Pour vous, les grandes manifestations à Alger et dans les grandes villes algériennes, c’est fini ?

Le Hirak a terminé sa mission avec les élections présidentielles. Ce qui se produit après les élections présidentielles, c’est ce que j’appelle le « néo-Hirak », une excroissance du Hirak initial qui est complétement investi par les mouvements terroristes. Soyons clairs, Rachad, d’une part, et avec l’association des mouvements séparatistes qui est le MAK [Mouvement pour l’autonomie de la Kabylie, NDLR]. Le Haut conseil de sécurité a classé ces deux mouvements comme étant terroristes. Ils n’ont plus le droit de manifester à quelque titre que ce soit. Depuis cette décision, il n’y a plus de manifestations et le néo-Hirak est condamné à disparaître à ce titre.

Il y a plus de 200 personnes en prison, en lien notamment avec le Hirak. Est-ce que le président Abdelmadjid Tebboune va demander leur libération ?

Le président Tebboune a déjà pardonné en libérant à des dates fixes, les grandes dates qui sont le 5 juillet et le 1er novembre. À chaque date, il y a des libérations, c’est normal.

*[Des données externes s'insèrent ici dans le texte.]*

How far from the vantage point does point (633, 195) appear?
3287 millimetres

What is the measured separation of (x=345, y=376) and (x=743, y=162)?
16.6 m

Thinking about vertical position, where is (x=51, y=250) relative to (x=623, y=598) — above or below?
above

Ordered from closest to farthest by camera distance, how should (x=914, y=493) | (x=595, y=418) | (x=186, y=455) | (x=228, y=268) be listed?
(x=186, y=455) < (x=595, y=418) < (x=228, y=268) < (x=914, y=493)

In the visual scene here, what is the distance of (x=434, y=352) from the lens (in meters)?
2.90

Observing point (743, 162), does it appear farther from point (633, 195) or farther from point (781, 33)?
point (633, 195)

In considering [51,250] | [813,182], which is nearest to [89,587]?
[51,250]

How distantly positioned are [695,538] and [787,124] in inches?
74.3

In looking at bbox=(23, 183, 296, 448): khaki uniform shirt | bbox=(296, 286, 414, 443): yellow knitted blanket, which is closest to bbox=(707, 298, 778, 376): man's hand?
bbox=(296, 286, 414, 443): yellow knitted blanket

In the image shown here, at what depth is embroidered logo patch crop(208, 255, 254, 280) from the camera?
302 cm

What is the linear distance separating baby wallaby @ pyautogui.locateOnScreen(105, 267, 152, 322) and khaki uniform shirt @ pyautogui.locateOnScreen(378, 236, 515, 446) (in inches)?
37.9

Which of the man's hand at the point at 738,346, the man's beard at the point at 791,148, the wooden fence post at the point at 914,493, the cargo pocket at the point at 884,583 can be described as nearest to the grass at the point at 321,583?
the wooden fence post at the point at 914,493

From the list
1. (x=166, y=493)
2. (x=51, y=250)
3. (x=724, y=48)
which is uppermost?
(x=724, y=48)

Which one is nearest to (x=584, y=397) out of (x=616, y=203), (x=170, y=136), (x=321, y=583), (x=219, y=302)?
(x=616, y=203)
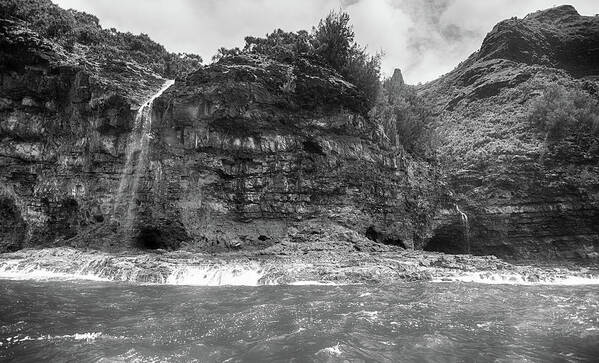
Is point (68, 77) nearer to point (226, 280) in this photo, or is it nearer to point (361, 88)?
point (226, 280)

Dans un État de droit qui fonctionne normalement, on ne pose pas la question comme vous la posez, vous.

Jeudi 10 juin, deux jours avant les élections, des personnalités publiques, l’opposant Karim Tabou, les journalistes Khaled Drareni et Ihsane El Kadi ont été interpellés. Pourquoi et quel est le message ?

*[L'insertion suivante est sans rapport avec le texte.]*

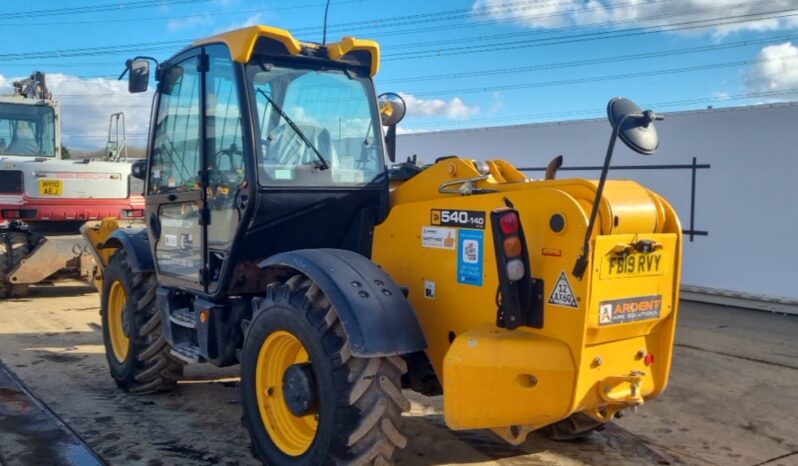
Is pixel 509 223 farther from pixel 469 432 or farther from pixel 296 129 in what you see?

Le message est de respecter les droits des uns et des autres. Exemple : vous n’avez pas le droit d’empêcher les gens de voter.

Mais c’était avant le vote ?

Tout ce qui enfreint à la loi est condamnable par elle, d’accord ? Sinon, c’est l’anarchie, c’est n’importe quoi.

Concernant les relations entre la France et l’Algérie, on a l’impression qu’il y a une bonne entente entre les deux présidents, mais que derrière ça ne suit pas ?

Parce que, chez vous, il y a ce que j’appelle « l’héritage du système colonial » qui ne veut pas que les deux pays avancent dans une voie différente qu’une voie néocoloniale et de dépendance. Moi, je réduis l’assainissement de la question mémorielle algéro-française à ce que j’appelle la logique des 3R : il faut que la France reconnaisse sa responsabilité dans le génocide et le crime colonial, crime contre l’humanité. Reconnaissance de sa « responsabilité ». « Repentance ». Et troisième « R » : « Réparation » des dégâts environnementaux, humains…

Sur la politique internationale, l’Algérie suit de près ce qui se passe au Mali. Qu’allez-vous faire concernant cette situation ?

On a pris acte, comme vous, de la fin de l’opération Barkhane dans le Sahel. Cette opération était menée à l’époque de [François Hollande], si j’ai bonne mémoire, conformément à la stratégie militaire française, consistant à tarir les sources du terrorisme qui menaçaient la France. Est-ce que cette doctrine militaire française était la bonne ou demeure la bonne ? Je ne le pense pas, puisqu’il y a beaucoup plus de menaces qui pèsent sur le Sahel qu’au départ de l’opération Barkhane. Est-ce qu’il n’aurait pas fallu consolider les constructions et les entités étatiques locales à l’époque, y compris en apportant du soutien militaire, sécuritaire, logistique à leurs armées, à leurs forces de sécurité, qu’en intervenant directement, ou  est-ce que cette intervention directe à la faveur de l’opération Barkhane ne camoufle pas d’autres intentions que la stabilité ou même le tarissement des sources du terrorisme ou plutôt la préservation des intérêts français dans l’uranium, dans d’autres richesses dans la région. Voilà.

Précision : Cette interview a été réalisée samedi, la veille du jour où les autorités algériennes ont décidé de retirer leur accréditation à nos confrères de France 24 à Alger. C’est pourquoi la question concernant France 24 n’a pas pu être posée.